** start Data shown **

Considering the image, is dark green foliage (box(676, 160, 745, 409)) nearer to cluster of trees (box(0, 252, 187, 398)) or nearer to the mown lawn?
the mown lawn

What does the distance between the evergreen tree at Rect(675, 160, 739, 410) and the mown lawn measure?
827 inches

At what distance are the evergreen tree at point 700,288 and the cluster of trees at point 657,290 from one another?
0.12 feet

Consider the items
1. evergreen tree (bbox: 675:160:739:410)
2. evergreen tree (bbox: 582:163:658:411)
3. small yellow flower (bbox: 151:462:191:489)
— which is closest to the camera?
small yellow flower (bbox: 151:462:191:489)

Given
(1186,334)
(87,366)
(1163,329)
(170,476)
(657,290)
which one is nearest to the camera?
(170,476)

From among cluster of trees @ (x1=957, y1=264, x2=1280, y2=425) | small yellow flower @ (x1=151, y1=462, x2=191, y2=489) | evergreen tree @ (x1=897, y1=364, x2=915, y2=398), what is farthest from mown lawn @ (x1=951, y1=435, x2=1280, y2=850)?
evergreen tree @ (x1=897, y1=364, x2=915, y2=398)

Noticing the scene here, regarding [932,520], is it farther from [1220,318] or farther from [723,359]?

** end Data shown **

Task to carry out — Go through the material above line by line and copy it exactly.

Exercise solution —
Considering the image, is dark green foliage (box(676, 160, 745, 409)) nearer to cluster of trees (box(0, 252, 187, 398)) or nearer to the mown lawn?
the mown lawn

What does the distance between the evergreen tree at Rect(675, 160, 739, 410) and the mown lawn measure?
827 inches

At what distance are the evergreen tree at point 700,288 and the cluster of trees at point 657,290 from one another?
0.12 feet

Consider the items
1. evergreen tree (bbox: 675:160:739:410)
2. evergreen tree (bbox: 582:163:658:411)
3. small yellow flower (bbox: 151:462:191:489)
— which is closest to the camera?
small yellow flower (bbox: 151:462:191:489)

Given
(1186,334)
(87,366)
(1163,329)
(170,476)
(657,290)
which one is nearest to the camera?
(170,476)

From among cluster of trees @ (x1=957, y1=264, x2=1280, y2=425) | small yellow flower @ (x1=151, y1=462, x2=191, y2=489) | evergreen tree @ (x1=897, y1=364, x2=915, y2=398), what is farthest from mown lawn @ (x1=951, y1=435, x2=1280, y2=850)?
evergreen tree @ (x1=897, y1=364, x2=915, y2=398)

Noticing the scene here, regarding [932,520], is it farther from [1220,318] or farther from [723,359]?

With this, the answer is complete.